Il existe une corrélation positive entre l’intégration juridique des personnes LGBTI et :

  • L’acceptation sociale des personnes LGBTI : alors que les pays où les minorités sexuelles et de genre sont mieux acceptées sont plus susceptibles d’adopter des lois promouvant l’égalité de traitement des personnes LGBTI, les réformes juridiques en faveur de cette population suscitent à leur tour une amélioration des attitudes à l’égard de cette population.

  • L’égalité femmes-hommes – qu’elle soit mesurée à l’aune du soutien à l’égalité femmes-hommes, de la proportion de femmes dans les parlements, du taux d’activité des femmes ou de l’écart de rémunération entre hommes et femmes.
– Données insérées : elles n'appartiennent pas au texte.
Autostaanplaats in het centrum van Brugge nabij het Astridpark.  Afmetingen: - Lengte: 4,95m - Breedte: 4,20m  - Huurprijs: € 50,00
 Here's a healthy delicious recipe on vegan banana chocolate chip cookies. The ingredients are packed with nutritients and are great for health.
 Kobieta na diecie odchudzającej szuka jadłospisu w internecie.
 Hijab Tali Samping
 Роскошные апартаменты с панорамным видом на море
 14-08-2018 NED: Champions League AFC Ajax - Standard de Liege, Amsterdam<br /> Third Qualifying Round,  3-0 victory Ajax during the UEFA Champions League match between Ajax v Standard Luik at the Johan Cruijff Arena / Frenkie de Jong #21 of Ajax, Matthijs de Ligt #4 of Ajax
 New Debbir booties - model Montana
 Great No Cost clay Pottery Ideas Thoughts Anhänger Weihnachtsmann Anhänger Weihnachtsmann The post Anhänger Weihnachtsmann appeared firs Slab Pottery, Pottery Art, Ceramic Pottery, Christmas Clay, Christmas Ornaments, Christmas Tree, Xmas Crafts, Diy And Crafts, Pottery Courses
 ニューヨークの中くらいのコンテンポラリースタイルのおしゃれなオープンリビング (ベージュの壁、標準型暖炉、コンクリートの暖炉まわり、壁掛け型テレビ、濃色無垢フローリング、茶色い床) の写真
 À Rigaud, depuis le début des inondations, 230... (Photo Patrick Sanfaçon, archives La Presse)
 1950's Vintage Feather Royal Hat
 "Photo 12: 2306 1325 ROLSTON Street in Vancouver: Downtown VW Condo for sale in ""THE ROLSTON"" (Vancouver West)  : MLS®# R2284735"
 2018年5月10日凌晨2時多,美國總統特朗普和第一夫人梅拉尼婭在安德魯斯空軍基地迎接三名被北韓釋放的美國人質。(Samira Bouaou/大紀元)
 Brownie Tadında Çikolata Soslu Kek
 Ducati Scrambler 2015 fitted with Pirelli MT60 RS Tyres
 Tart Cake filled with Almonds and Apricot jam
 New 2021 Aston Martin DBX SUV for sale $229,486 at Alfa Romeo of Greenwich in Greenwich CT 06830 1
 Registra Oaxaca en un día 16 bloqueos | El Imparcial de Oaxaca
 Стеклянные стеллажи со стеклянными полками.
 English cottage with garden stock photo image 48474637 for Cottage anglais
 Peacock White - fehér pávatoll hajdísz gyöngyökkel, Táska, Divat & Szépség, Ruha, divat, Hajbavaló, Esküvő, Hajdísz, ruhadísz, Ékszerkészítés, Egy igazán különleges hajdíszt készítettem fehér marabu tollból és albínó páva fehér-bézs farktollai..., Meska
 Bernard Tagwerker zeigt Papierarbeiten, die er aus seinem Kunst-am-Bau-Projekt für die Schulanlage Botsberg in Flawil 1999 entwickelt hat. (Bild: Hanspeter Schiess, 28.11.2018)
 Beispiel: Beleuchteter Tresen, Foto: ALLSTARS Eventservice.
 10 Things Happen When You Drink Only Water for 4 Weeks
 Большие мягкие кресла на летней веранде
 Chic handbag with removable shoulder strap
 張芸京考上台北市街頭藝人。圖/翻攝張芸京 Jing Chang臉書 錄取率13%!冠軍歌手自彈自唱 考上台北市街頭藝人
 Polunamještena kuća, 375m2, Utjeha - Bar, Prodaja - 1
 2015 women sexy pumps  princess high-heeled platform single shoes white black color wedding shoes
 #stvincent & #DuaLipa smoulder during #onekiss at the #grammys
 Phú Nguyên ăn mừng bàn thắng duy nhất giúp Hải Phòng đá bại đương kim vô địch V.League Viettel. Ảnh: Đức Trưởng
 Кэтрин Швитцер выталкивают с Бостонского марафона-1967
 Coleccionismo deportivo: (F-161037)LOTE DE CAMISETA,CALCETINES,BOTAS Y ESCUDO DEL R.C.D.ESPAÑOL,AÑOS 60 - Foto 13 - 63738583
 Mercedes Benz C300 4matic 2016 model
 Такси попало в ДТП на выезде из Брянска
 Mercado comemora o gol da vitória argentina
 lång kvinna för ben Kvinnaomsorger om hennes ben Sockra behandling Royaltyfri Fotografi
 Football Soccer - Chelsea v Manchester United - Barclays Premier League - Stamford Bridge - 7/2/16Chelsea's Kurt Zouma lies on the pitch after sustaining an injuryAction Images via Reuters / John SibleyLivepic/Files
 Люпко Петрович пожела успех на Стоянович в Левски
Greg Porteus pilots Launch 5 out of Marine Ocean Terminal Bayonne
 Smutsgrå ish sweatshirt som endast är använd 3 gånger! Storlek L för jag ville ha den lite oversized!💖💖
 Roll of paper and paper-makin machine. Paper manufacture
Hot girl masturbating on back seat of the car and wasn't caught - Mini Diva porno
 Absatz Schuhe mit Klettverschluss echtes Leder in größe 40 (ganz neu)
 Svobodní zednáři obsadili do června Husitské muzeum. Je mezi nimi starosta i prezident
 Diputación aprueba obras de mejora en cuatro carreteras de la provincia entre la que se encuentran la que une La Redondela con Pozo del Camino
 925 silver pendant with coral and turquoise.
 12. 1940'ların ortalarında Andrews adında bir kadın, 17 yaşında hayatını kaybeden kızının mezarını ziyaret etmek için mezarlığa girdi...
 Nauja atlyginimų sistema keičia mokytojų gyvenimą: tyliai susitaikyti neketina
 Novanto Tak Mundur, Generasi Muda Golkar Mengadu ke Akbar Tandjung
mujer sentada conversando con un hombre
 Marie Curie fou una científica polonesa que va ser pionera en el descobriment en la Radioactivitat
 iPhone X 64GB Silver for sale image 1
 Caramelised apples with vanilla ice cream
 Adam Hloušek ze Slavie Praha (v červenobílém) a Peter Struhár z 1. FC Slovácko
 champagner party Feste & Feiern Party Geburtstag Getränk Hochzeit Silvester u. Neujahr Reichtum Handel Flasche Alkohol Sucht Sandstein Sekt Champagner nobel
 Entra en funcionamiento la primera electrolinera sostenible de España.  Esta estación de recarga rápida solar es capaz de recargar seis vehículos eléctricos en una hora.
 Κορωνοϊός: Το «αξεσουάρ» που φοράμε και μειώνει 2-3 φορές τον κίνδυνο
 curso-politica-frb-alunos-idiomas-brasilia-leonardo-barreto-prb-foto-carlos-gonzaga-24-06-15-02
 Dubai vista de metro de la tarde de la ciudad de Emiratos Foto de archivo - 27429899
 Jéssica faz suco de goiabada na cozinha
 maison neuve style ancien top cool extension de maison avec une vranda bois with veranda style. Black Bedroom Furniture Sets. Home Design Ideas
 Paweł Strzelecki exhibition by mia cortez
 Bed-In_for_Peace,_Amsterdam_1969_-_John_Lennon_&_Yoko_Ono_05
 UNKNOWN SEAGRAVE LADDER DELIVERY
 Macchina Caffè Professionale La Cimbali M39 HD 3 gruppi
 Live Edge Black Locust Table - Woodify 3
  • Le développement économique : une hausse de l’intégration juridique des personnes LGBTI de son niveau moyen dans les trois pays de l’OCDE les moins performants à son niveau moyen dans les trois pays de l’OCDE les plus performants est associée à une progression du PIB réel par habitant d’environ 3 200 USD.

Même les pays situés dans le haut du classement doivent continuer de montrer l’exemple : bon nombre des dispositions légales indispensables à l’intégration des personnes transgenres et intersexes ne sont appliquées que dans une minorité d’entre eux.

L’analyse des plans d’action nationaux en vigueur dans un tiers des pays de l’OCDE met en évidence plusieurs mesures complémentaires propres à renforcer l’intégration des personnes LGBTI :

  • Des dispositifs pour assurer l’application effective des lois anti-discrimination, des lois destinées à protéger les personnes LGBTI contre les crimes et les discours de haine, et des lois concernant le traitement des demandeurs d’asile LGBTI, comme le fait de former les policiers à traiter de manière adaptée les crimes de haine visant les personnes LGBTI ;

  • Des mesures pour favoriser une culture prônant l’égalité de traitement dans les champs de l’éducation, de l’emploi et de la santé, au-delà de l’application des lois interdisant la discrimination dans ces domaines ;

  • Des actions pour susciter et entretenir l’adhésion de la population à l’intégration des personnes LGBTI, comme des campagnes de sensibilisation bien conçues à destination du grand public.

Par ailleurs, les lois en faveur de l’intégration des personnes LGBTI doivent s’accompagner d’efforts importants pour améliorer la représentation et la visibilité de ces personnes dans les statistiques nationales. Faute de données portant sur l’orientation sexuelle, l’identité de genre et les caractéristiques sexuelles, les responsables de l’action publique désireux d’améliorer l’intégration des personnes LGBTI devront poursuivre leurs efforts en ne pouvant s’appuyer que sur des informations très limitées, voire inexistantes.